=== Section Start ===

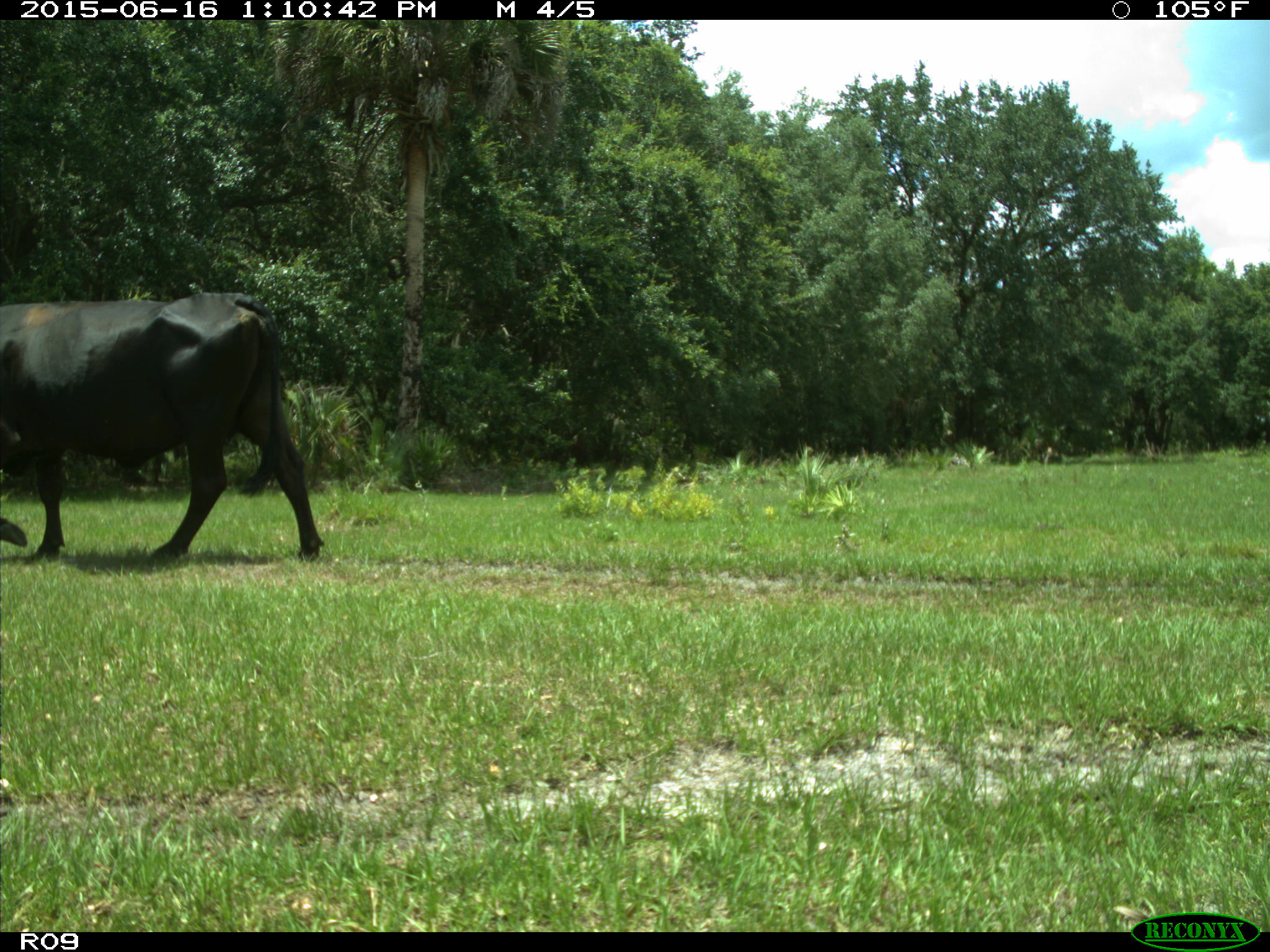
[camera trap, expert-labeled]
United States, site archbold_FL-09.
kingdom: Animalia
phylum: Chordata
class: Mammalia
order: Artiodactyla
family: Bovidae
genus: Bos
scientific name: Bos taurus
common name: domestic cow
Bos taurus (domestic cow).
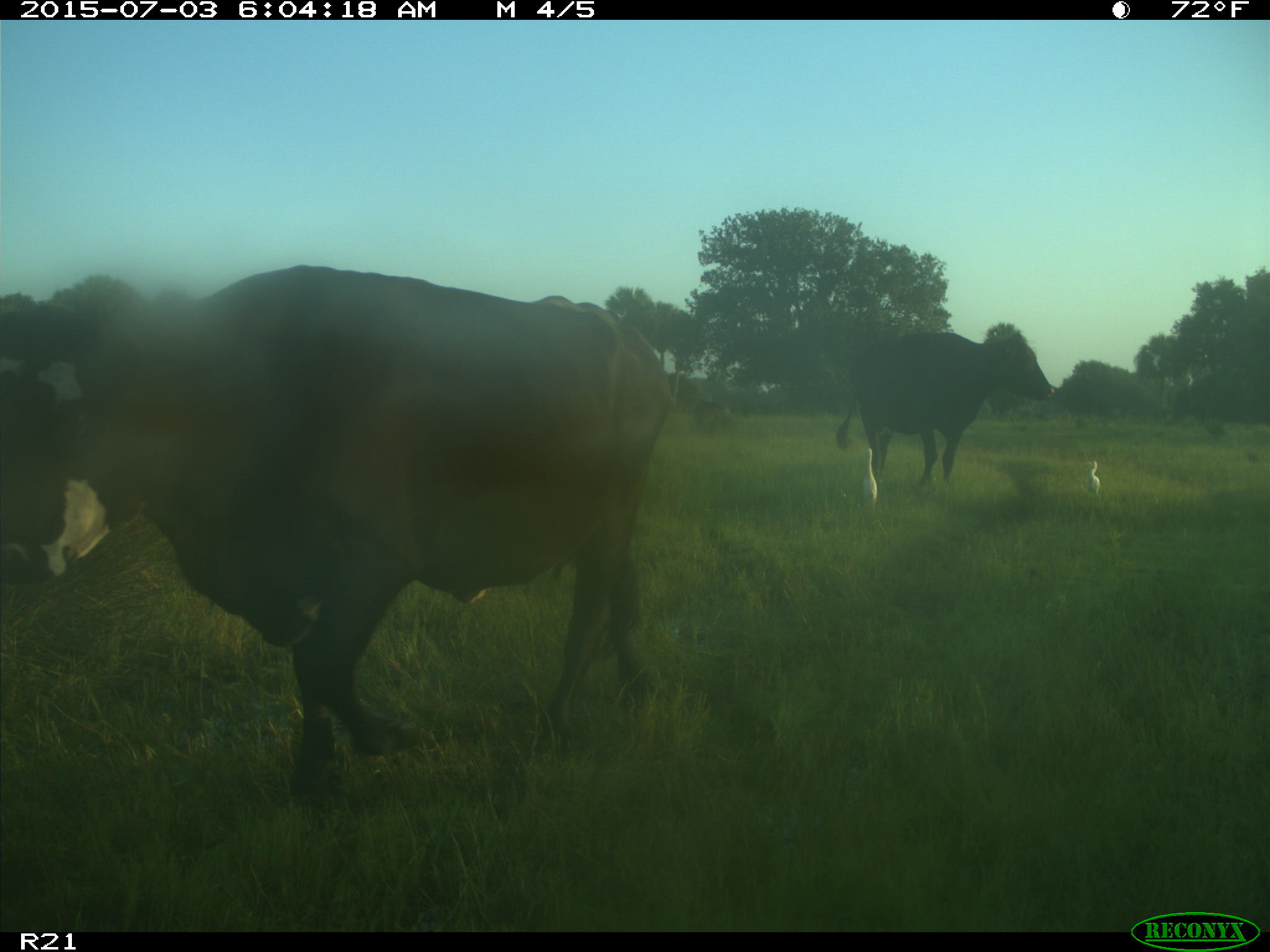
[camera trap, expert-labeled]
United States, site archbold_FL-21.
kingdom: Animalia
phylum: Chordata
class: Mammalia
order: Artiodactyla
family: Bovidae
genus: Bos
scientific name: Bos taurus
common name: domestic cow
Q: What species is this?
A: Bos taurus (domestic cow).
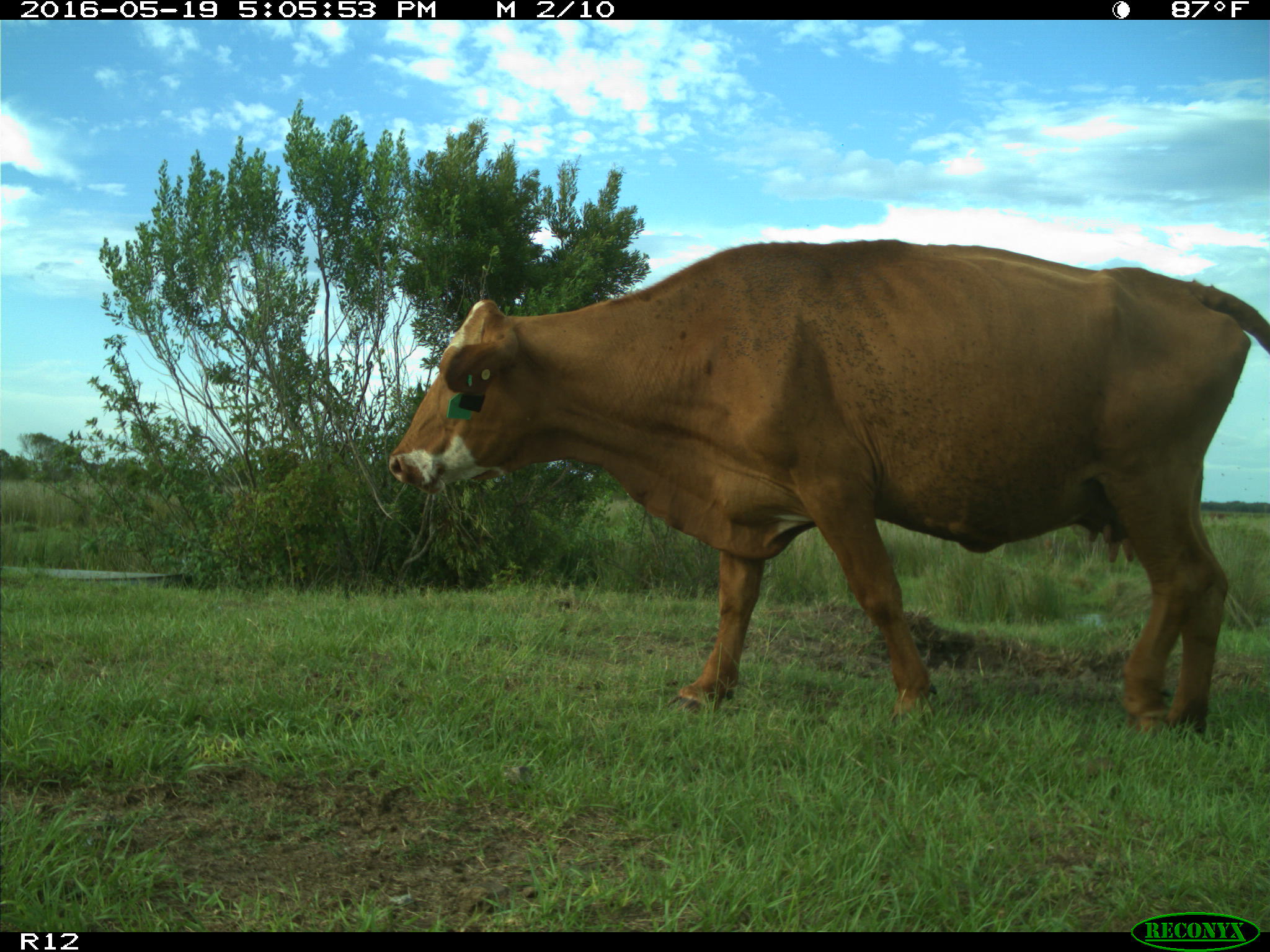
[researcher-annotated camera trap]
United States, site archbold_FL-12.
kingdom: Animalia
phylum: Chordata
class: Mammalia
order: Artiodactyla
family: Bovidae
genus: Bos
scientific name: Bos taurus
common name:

=== Section End ===

§ Instructions to follow:
Transcribe exactly the lines from the one containing "[researcher-annotated camera trap]" through the end of the records, both included, and nothing else.

§ Task output:
[researcher-annotated camera trap]
United States, site archbold_FL-12.
kingdom: Animalia
phylum: Chordata
class: Mammalia
order: Artiodactyla
family: Bovidae
genus: Bos
scientific name: Bos taurus
common name:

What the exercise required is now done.